Segment Start: Provided text
Felix Hernandez And True Talent

Jeff Sullivan · May 18, 2014 at 9:31 pm · Filed Under Mariners 

Today wasn’t one of Felix’s classic amazing starts, but that right there tells you where he’s managed to set expectations. He worked eight strong innings against the Twins, with plenty of strikes and enough missed bats, and as I write this Felix has one of the league’s better ERAs. He has one of the league’s better FIPs, and he has one of the league’s better xFIPs. He’s been one of the league’s better pitchers, and we know that, and we also know that, before today, Felix was in a bit of a slump. Four or five turns in a row he was somewhat mediocre, and so it’s good to see him come out of that. This was Felix pitching like Felix, and afterward, he said he felt great about his performance. We hadn’t heard that for a while.
Segment End: Provided text
Segment Start: Records
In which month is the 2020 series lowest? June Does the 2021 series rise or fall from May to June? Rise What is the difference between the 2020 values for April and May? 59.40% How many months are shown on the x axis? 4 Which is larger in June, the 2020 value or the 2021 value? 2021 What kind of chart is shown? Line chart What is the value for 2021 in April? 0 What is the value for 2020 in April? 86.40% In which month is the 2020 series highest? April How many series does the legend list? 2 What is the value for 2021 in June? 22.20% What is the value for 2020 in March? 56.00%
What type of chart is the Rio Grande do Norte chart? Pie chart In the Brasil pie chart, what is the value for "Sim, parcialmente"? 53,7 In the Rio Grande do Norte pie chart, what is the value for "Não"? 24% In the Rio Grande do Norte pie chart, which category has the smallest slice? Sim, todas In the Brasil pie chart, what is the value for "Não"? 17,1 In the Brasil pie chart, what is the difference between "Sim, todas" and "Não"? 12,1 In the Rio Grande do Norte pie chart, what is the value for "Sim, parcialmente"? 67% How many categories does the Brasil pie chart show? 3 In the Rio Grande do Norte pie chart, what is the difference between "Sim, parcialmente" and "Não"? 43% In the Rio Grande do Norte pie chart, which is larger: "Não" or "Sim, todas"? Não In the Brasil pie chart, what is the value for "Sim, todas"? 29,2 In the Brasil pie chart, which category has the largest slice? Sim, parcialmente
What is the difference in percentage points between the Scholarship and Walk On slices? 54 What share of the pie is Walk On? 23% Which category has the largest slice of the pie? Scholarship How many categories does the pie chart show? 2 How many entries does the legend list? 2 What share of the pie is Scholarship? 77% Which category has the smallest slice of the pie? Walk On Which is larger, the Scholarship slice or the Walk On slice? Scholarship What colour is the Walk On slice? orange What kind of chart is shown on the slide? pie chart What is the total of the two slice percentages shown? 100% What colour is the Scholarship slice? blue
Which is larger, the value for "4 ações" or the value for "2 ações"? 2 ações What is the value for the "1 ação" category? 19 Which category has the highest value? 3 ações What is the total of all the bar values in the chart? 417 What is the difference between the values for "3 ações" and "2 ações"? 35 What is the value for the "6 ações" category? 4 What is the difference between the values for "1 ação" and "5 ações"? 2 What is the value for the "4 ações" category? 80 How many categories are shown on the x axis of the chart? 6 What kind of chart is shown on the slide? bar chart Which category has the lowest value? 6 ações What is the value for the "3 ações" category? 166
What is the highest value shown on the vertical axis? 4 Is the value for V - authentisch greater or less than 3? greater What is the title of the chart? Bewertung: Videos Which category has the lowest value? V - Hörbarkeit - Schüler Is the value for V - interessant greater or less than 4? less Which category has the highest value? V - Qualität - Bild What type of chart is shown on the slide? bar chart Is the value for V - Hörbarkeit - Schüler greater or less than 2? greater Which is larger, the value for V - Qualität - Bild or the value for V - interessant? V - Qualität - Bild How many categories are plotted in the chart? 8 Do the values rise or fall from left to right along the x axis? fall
Segment End: Records
# Task requirements:
1. Put this sentence from the Felix Hernandez post into Spanish: "This was Felix pitching like Felix, and afterward, he said he felt great about his performance."
2. Carry on writing the Felix Hernandez post, starting right after its last sentence.
You can leave the records aside; they play no part in what comes next.

# Numbered responses:
1. Este fue Felix lanzando como Felix, y después dijo que se sentía muy bien con su actuación.

2.
We also suspect we know why he slumped, or at least why he slumped as long as he did. Granted, fans are always looking for excuses for under-performance, but some time ago Felix got really sick and lost considerable weight. The flu was going around the clubhouse, and it’s not like Felix struggled after a bad night of sleep. I don’t think it’s a reach to assume being sick, and having been sick, affected Felix’s pitching. When you’re sick, you’re weaker, and you get fatigued easily. When you’re recovering, the same stuff applies, to a slightly lesser degree. There’s healthy pitching and sick pitching, and it stands to reason the latter is a lot worse than the former.

This is actually less about Felix, specifically, and more of a general thought. Felix is just who brought it to mind. What Felix did while sick counts on his record. You can’t really just throw starts out, so those innings are just a part of Felix’s career. Now, in analysis, we’re frequently talking about a player’s true-talent level. That is, what his numbers would look like if he had an infinite sample. This is what projections try to approximate. We know that numbers are volatile — what we assume is that they fluctuate around the true talent. Our understanding of true talent is informed by the statistical record.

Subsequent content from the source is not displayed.